26 Aralık 2013 Perşembe

Sohbet (Söyleşi)


Bir yazarın günlük olaylar arasından seçtiği bir konuyla ilgili kendine özgü görüş ve düşüncelerini fazla derinleştirmeden karşısındakilerle konuşuyormuş gibi anlattığı yazı türüne “sohbet (söyleşi)” denir. Bir diğer deyişle güncel bir konuda yazarın okuyucuyla konuşuyormuş gibi samimi ve anlaşılır bir dille yazdığı, her türlü özentiden uzak yazılara sohbet denir. Bu yazı türünde yazar, ele aldığı konuyu derinlemesine incelemez, bilimsel bir ispatı da amaçlamaz. Yazarın amacı okuyucuyla samimi diyaloglar kurarak sadece düşüncelerini açıklamaktır. Bu yazılar genellikle gazete ve dergilerde yayınlanır. Hatta gazetelerde sohbet (söyleşi) adı altında bu tür yazıların kaleme alındığı köşelerde bulunabilir. Sohbet yazılarına eskiden “muhasebe” denirdi.

Sohbetin özellikleri şunlardır:
  • Çoğunlukla, günlük konuların işlendiği sohbet yazılarında konuşma senli benli bir anlatım yolu seçilir.
  • Yazar deyimlerden, atasözlerinden, hatıralardan, halk fıkralarından, nüktelerden, özlü sözlerden çokça yararlanır.
  • Sohbet türü yazılarda herkesi ilgilendiren konular seçilir.
  • Cümleler, konuşma üslubundadır ve genellikle devriktir.
  • Yazar karşısında biri varmış gibi sorular sorar, cevaplar verir, düşüncelerini günlük konuşma dili içtenliği içerisinde açıklar.
  • Sohbetlerde konu uzatılmaz, fazla ayrıntıya girilmez, sadece konuya dikkat çekilir, anlatılanlar kanıtlanmaya çalışılmaz, anlatılanlara inanılması için bir gayret ortaya konmaz.
  • Amaç, okuyucuyu konu üzerinde düşünmeye davet etmektir.

**Gösterilen Veriler:**
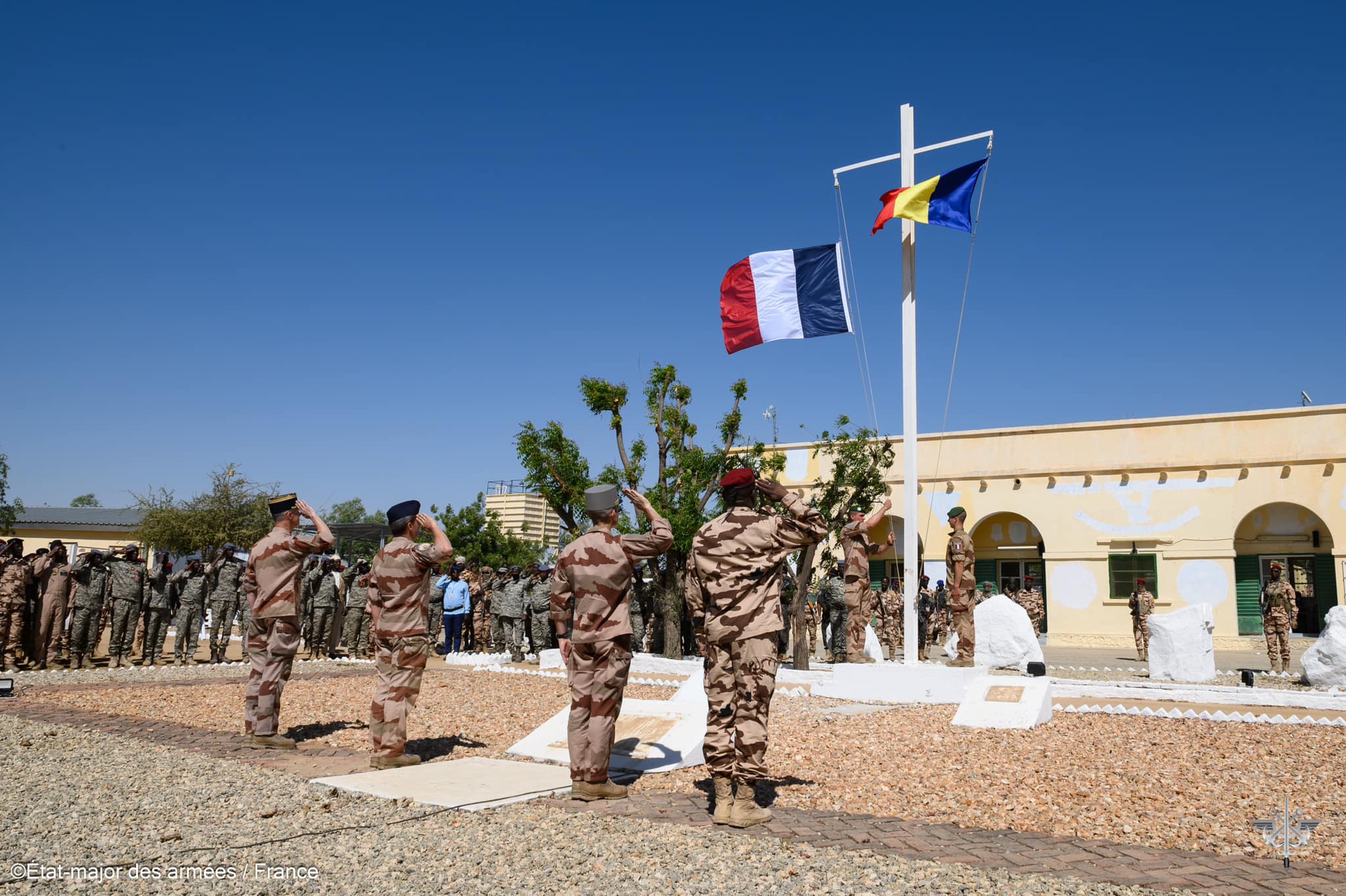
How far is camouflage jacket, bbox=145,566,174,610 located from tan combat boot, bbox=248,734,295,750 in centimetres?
924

**Görev:**
Sohbet türünü tanıtan metinden "Bir yazarın günlük" ile "anlatım yolu seçilir." arasındaki kısmı, bu iki ifade de dahil olmak üzere hiçbir değişiklik yapmadan yazın.

**Çözüm:**
Bir yazarın günlük olaylar arasından seçtiği bir konuyla ilgili kendine özgü görüş ve düşüncelerini fazla derinleştirmeden karşısındakilerle konuşuyormuş gibi anlattığı yazı türüne “sohbet (söyleşi)” denir. Bir diğer deyişle güncel bir konuda yazarın okuyucuyla konuşuyormuş gibi samimi ve anlaşılır bir dille yazdığı, her türlü özentiden uzak yazılara sohbet denir. Bu yazı türünde yazar, ele aldığı konuyu derinlemesine incelemez, bilimsel bir ispatı da amaçlamaz. Yazarın amacı okuyucuyla samimi diyaloglar kurarak sadece düşüncelerini açıklamaktır. Bu yazılar genellikle gazete ve dergilerde yayınlanır. Hatta gazetelerde sohbet (söyleşi) adı altında bu tür yazıların kaleme alındığı köşelerde bulunabilir. Sohbet yazılarına eskiden “muhasebe” denirdi.

Sohbetin özellikleri şunlardır:
  • Çoğunlukla, günlük konuların işlendiği sohbet yazılarında konuşma senli benli bir anlatım yolu seçilir.